In "The Colonel," Alanna Nash, the author of "Golden Girl: The
Story of Jessica Savitch," explores in depth the amazing story of
Colonel Tom Parker, the man behind the legend and the myth of Elvis
Presley. The result is a book that reads like the most riveting of
real-life detective stories -- one that will completely change your
view of Presley's life, success, and death.

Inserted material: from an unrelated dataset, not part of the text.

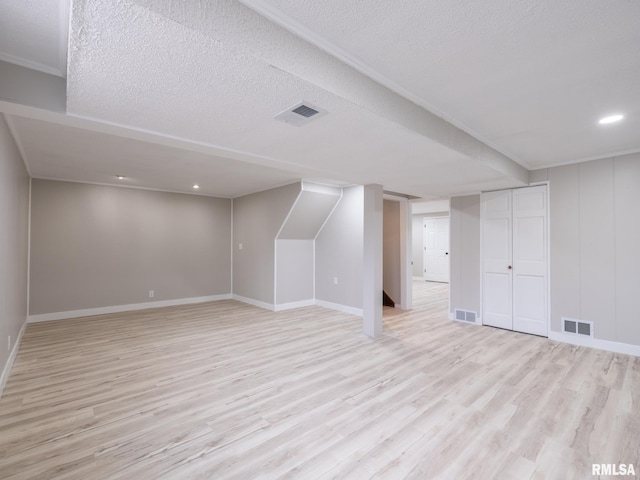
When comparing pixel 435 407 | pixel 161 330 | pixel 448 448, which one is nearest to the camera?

While scores of books have been written about Elvis Presley,
this is the first meticulously researched biography of Tom Parker
written by someone who knew him personally. And for anyone truly
interested in the performer many consider the greatest and most
influential of the twentieth century, it is impossible to
understand how Elvis came to be such a phenomenon without examining
the life and mind of Parker, the man who virtually controlled
Elvis's every move.
Alanna Nash has been covering the story of Elvis Presley and
Colonel Tom Parker since the day of Presley's funeral in Memphis,
Tennessee. She was the first journalist allowed to view Presley's
body, a compelling and surprising sight. But the profile of Parker
attending the funeral in a Hawaiian shirt and a baseball cap was
even stranger, and led her to investigate the man behind the
myth.
It has been known for twenty years that Thomas Andrew Parker
was, in fact, born in Holland as Andreas Cornelis van Kuijk. But
Nash has dug much deeper and, in a masterpiece of reporting,
unearthed never-before-seen documents, including Parker's army
records and psychiatric evaluations, and the original police report
of an unsolved murder case in Holland that lies at the heart of the
Parker mystery. In the process of weighing the evidence, she
answers the biggest riddle in the history of the music industry, as
it becomes clear that every move Parker made in the handling of
Elvis Presley -- from why he never allowed Elvis to perform in
Europe, to why he didn't halt Elvis's drug use, to why he put him
in so many mediocre movies, and even the Colonel's direction of
Presley's army career -- was designed to protect Parker's own
secrets.
Filled with startling new material, her book challenges even the
most familiar precepts of the Presley saga -- everything we
presumed about Parker's handling of the world's most famous
entertainer must now be reevaluated in the light of information
Nash reveals about Parker, who cared little for Presley beyond what
the singer could do to bolster the Colonel's precarious position as
an illegal alien.
Elvis Presley, as one of Parker's unwitting victims, paid a
major price for the Colonel's past and his overwhelming need to be
more important than his client. As a result, Presley was never
allowed to reach his potential and died in drug-induced frustration
over his stunted and mismanaged career.
In this astonishing, impeccably written, and vastly entertaining
book, Nash proves that the only figure in American popular culture
as fascinating as Elvis Presley is Colonel Tom Parker, the man who
shaped Elvis, who in turn helped shape us.